Le partenariat a permis à chacun de trouver sa place, le personnel du CHSE assure le suivi médical et social, l’agence limite son action à la gestion des logements, tout en aidant les résidants à faire l’apprentissage de cette gestion. C’est à dire passer et signer les contrats de location, d’assurance, d’abonnements divers, également d’entretenir le logement, et d’effectuer le paiement du loyer.

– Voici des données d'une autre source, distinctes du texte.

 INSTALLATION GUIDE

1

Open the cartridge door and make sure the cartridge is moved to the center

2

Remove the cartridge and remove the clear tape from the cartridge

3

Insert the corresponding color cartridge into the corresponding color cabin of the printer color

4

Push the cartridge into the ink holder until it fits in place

En 4 ans, c’est 18 personnes qui sont passées par cette structure et sont donc sorties de l’Hôpital. Sur les 12 personnes sorties du dispositif, une a été orientée vers un foyer de vie, 3 ont été ré hospitalisées, 8 sont sorties dans un logement de droit commun.
Une étude en cours, de l’Administration Régionale des Hôpitaux, sur un total de 375 malades à Saint Egrève, chiffre à 110 le nombre de ceux qui pourraient être soignés à l’extérieur si les moyens existaient.
Devant la réussite de cette expérience Un Toit Pour Tous est sollicité pour développer cette solution. Le problème du financement complémentaire du surcoût de la gestion que l’on appelle Gestion Locative Adaptée, reste posé. Les résidants ont de faibles ressources, ils payent un loyer modéré, ils reçoivent les aides au logement.
Une première extension de ce dispositif a vu le jour, rue Mansard, à Grenoble, 7 studios appartenant à un propriétaire privé sont progressivement en cours d’utilisation dans le cadre de l’extension de ce programme.
Une évolution positive
Le CHSE veut développer des solutions de logement, ou d’hébergement, au profit des personnes qui sortent de son établissement.
Un partenariat se développe, des associations comme Un Toit Pour Tous, Familles en Isère, l’UNAFAM,…sont sollicitées.
Il faut à la fois trouver des logements, trouver des financements complémentaires pour une Gestion Locative Adaptée, avoir le soutien de l’Hôpital pour le suivi médical dans le cadre de ce partenariat. Si la volonté existe on peut trouver des solutions. La DDASS soutient cette démarche, le Plan de Relance peut être mis à contribution, des formules de sous location ou de colocation peuvent être trouvées.
Les choses bougent, un travail important est encore devant nous, le secteur santé n’a pas vocation à gérer des logements, mais il ne peut se désintéresser de ce que deviennent leurs patients à la sortie de l’hôpital.
Plus encore, certains établissements ont fait le choix de développer le soin ambulatoire et de soigner les patients à domicile plutôt que les enfermer.
Un chantier ouvert
Face aux nombreuses difficultés liées à la souffrance psychique, dans la vie de tous les jours de notre société, seul un partenariat peut nous permettre de progresser.
La mise en œuvre de la Charte de partenariat, doit nous aider.